Contrast this to the standard plan offered to 60-year old retirees, which costs Vermont $888 each month and the retiree $222. Every time a low-income, pre-Medicare retiree switches from a Vermont pension healthcare plan to such an insurance plan, the retiree would save $122 each month. And the state would save over $9400 a year, even if Vermont paid 100% of the retiree’s monthly premiums! Under Vermont Health Connect, retirees would have more plans to choose from, all of which cover pre-existing conditions, use community ratings and guarantee renewal.

If Vermont took its current OPEB system and changed it so that retirees went to Vermont Health Connect instead of separately administered plans, retirees could use these federally-financed premium subsidies to their advantage. Vermont’s OPEB benefits could transform from separate plans into lower-cost allowances for retirees, with the state banking the remainder of the savings. A win for retirees and taxpayers alike.

The same concept could work for those who are eligible for Medicare. Instead of signing up for a separate plan, retired state employees and teachers could buy Medigap insurance like anyone else, and the state could provide an allowance to offset the expense. The savings would be fiscally significant, since we’d be using federal dollars to replace state costs.

A 2009 Vermont unfunded liability report called for the state to get its act together on OPEB. A dozen years later, and it has done very little. It is long past time for policymakers to think outside the box with innovative solutions instead of repeating the same failed policies of the past that got us into this mess.

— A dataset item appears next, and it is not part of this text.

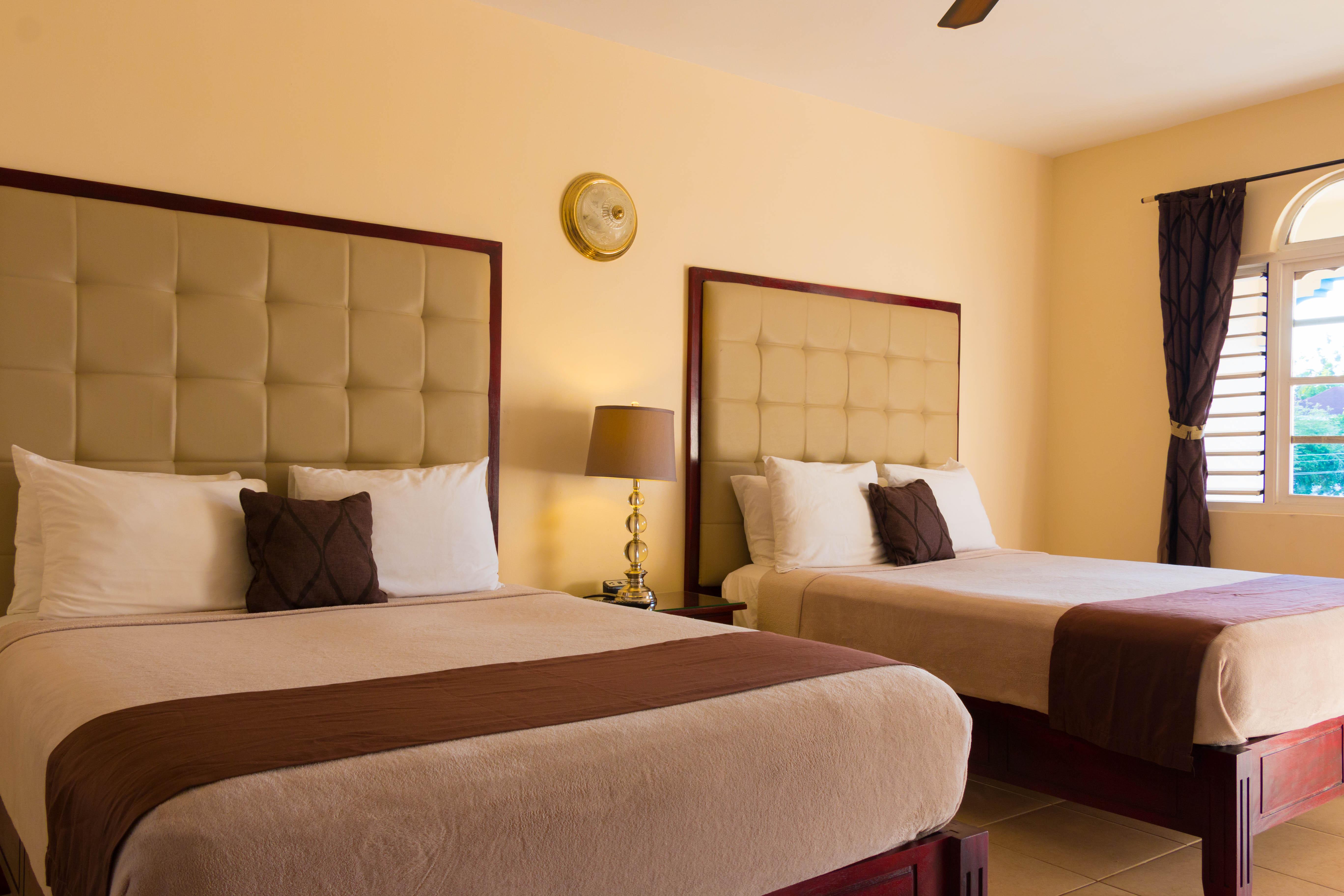 Travellers Beach Resort Негрил Экстерьер фото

David Flemming is a policy analyst for the Ethan Allen Institute. Reprinted with permission from the Ethan Allen Institute Blog.

2 thoughts on “Flemming: Vermont’s unfunded liabilities aren’t just pensions

  1. It is no doubt also liable for accumulated interest and fees after all the years of ignoring.
    There is always a pay day and that is something that has not been learned by these meatheads.

  2. Whe enrich private health insurers by fobbing off OPEB onto Vermont’s share of Obamacare? It would be far cheaper– and far better for every worker in Vermont– to have them covered by an enlarged version of VA Health Care, which just happens to be the most cost-effective system of health care delivery in the US.

    Every dollar spent in Obamacare means 15% for “administrative costs” for insurers, whence they derive their profits. (Assuming their office workers get paid what government’s Medicare office workers get paid, it means there’s from 8% to 11% of the 15% left for the investors and the the C suite, who then plow a miniscule (for them) portion of their income into campaign contributions for pols who will work to increase their portion of the pie.